If you don’t think most people need a push and some guidance making those end of life decisions, consider these facts:

  1. 60% of people say they believe that it is “extremely important” to make sure their family is not burdened by tough decisions.  Yet, 56% of people have not told anyone about their end-of-life wishes.
  2. 70% of people say they want to die at home.  Yet, 70% die in a hospital or nursing home. 
  3. 80% of people say that if they’re diagnosed with a serious illness, they’d want to discuss end-of-life care with their doctor.  Yet, only 7% actually have that conversation.
  4. 82% of people say it’s important to put their end-of-life wishes in writing, and they’re right.  Yet, only 23% have actually done it.

I don’t believe people avoid these decisions and discussions simply because they’re afraid of death.  Studies indicate that what people fear most about death is what will happen to their loved ones after they’re gone. That being the case, it makes sense to protect our survivors’ futures and to plan our life and death well.

After you break through that fear and avoidance barrier and are ready to make some decisions, then what?  That’s where we feel stuck again because “who ya gonna call?”  The doctor?  A lawyer?  Your kids?  No, no, and heck no!

The Conversation Project (http://theconversationproject.org) has a free, step-by-step kit to get you started.  They begin by providing the statistics I’ve noted above, and then proceed to guide you gently and painlessly through the process. It’s absolutely free with no strings attached.  There are two components you can download and print.  The first one we’ll focus on today.  It is the Conversation Starter Kit.
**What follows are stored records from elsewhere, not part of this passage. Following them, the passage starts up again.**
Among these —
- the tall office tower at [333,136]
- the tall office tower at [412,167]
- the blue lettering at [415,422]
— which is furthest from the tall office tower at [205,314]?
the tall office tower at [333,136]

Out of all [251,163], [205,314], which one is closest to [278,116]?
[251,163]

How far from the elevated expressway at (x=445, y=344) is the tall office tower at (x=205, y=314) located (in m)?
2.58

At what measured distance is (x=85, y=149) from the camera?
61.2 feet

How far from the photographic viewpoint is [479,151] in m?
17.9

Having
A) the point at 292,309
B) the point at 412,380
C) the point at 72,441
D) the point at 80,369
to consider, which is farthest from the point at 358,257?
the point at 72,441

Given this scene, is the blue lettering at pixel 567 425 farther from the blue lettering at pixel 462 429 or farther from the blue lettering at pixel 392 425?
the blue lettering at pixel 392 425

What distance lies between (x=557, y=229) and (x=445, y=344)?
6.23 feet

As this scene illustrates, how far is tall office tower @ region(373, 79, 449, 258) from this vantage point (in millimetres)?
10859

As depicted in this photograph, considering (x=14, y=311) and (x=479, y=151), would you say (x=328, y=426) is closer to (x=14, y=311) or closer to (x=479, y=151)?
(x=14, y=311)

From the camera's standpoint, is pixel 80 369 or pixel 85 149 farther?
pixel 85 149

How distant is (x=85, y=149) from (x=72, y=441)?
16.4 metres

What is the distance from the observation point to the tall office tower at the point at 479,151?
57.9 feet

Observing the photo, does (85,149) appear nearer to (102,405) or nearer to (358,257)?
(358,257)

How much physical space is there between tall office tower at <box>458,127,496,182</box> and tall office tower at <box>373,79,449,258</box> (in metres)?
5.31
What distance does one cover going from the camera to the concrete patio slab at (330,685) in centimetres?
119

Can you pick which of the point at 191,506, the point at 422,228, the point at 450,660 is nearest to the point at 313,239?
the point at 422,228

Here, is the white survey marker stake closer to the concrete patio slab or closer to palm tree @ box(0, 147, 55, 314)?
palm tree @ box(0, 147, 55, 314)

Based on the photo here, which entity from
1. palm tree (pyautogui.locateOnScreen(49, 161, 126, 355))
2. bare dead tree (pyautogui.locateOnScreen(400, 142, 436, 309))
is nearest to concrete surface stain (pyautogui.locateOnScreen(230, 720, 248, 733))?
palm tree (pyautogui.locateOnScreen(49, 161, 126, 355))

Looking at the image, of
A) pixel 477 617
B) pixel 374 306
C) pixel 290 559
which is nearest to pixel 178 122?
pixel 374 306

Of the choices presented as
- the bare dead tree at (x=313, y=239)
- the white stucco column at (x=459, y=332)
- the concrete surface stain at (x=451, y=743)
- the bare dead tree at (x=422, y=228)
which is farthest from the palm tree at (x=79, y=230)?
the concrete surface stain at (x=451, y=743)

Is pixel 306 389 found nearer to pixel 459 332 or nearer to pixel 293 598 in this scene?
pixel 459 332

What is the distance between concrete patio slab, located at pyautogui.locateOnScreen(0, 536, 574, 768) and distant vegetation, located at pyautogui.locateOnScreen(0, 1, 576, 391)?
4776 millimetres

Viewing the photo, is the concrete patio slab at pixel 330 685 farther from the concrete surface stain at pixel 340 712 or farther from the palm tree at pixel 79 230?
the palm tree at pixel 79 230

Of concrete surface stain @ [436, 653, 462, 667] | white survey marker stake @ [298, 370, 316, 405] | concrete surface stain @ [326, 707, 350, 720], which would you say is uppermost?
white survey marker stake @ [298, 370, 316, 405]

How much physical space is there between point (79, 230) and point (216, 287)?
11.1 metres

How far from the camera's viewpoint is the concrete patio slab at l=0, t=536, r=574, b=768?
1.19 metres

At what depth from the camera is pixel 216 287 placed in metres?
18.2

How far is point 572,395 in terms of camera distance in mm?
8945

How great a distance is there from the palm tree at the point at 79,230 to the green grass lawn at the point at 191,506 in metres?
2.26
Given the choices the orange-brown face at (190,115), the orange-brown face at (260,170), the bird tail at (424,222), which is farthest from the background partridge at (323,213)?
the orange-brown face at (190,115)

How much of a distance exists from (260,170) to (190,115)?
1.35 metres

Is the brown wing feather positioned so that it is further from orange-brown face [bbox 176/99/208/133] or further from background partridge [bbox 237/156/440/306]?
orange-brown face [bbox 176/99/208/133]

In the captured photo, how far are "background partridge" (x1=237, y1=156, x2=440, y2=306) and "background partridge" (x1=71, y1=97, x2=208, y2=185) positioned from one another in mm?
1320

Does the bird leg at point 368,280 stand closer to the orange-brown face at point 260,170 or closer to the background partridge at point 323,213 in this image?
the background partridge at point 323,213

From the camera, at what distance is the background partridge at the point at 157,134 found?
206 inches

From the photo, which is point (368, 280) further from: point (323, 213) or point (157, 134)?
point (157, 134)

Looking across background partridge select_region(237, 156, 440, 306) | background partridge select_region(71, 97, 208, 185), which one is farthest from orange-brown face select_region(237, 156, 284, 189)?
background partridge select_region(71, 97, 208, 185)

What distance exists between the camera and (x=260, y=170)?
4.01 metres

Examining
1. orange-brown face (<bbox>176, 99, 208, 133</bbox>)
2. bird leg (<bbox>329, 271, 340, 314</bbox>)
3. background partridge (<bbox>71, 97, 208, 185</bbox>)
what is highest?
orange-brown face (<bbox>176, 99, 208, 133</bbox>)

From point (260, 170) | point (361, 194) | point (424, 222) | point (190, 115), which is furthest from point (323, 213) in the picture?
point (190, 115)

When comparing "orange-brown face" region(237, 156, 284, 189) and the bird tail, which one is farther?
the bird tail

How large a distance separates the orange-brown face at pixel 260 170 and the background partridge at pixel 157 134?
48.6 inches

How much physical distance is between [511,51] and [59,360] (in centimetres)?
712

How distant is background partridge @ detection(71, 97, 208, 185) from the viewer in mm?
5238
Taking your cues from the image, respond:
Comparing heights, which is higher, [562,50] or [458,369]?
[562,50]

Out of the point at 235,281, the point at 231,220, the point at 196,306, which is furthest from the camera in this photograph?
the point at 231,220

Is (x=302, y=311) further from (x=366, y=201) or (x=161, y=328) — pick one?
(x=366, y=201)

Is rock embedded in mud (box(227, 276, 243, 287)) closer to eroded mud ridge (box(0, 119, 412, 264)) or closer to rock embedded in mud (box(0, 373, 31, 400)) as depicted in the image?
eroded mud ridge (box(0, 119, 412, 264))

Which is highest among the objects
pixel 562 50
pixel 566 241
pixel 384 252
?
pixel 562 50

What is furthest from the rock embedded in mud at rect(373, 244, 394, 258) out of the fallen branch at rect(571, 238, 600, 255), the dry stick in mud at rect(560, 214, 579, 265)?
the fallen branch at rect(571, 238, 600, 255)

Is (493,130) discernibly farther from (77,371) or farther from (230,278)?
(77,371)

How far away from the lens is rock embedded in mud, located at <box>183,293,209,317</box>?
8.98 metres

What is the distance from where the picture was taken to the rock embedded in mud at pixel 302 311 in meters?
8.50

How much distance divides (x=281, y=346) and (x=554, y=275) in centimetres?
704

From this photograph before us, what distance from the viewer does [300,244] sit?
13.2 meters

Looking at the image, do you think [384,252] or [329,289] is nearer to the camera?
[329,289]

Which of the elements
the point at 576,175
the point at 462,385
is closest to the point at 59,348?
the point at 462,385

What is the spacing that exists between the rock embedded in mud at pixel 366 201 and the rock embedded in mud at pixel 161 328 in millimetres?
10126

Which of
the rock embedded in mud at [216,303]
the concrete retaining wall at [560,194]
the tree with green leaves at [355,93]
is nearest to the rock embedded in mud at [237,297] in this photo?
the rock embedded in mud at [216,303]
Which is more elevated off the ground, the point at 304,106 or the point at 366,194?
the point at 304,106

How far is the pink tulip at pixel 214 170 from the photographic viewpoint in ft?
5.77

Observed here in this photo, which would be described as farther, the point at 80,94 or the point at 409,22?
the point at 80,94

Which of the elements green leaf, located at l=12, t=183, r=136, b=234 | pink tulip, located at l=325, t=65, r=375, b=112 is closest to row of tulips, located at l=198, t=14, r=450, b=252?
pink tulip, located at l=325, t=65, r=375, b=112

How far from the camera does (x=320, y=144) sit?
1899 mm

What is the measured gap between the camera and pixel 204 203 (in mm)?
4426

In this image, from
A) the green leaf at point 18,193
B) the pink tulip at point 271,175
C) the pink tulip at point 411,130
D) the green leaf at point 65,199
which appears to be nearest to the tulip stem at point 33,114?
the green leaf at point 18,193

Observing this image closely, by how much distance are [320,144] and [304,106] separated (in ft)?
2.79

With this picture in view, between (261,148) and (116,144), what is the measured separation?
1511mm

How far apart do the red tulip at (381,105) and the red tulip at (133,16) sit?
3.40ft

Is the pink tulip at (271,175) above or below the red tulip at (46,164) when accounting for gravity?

It begins by asking you to simply think about how you would want things managed in the event of a serious illness and noting your thoughts.  There are questions that will help lead you through the process.  For example, do you want to know every detail of your illness and treatment, every step of the way, or do you prefer to just go by whatever your doctor thinks is best?  Most people will find themselves somewhere in between.  The key thing to remember is that this is about how you feel and what you want.  You’ll need to turn a deaf ear to that internal voice that wants you to think about what your spouse or kids might want.  There are also questions about how involved you want others to be in your care.

Keep in mind; this isn’t a legal document of any sort.  It is simply a few worksheets containing good questions to help you decide how you want things managed in the event of a serious life threatening illness.

Once you’ve taken some time to understand what you want, the final stage is about action.  Now this is a critical step that, if ignored, leaves all your preparation meaningless.  You’ve got to tell someone about your decisions.  You decide about who (yes whom), when, and where you want to have the conversation so that your family knows about your decisions.  There are even suggested starter sentences to help you get those difficult first words out, such as, “I’ve been thinking about some things and I’d appreciate your help.”

Once you’ve had the conversation, the kit lists some legal and medical documents you should know about to ensure that your wishes will be honored.

Please go check this out.  It might be the best 10 pages you’ve ever printed.


P.S. The second component covers the conversation you should have with your doctor.  We’ll cover that here in the near future.

1 thought on “A Generous (and Free) Gift That Keeps on Giving

  1. Jim

    Holly and I have talked about this off and on for some time. After reading your blog I think it’s time to act maybe after the holidays or on one of our travels.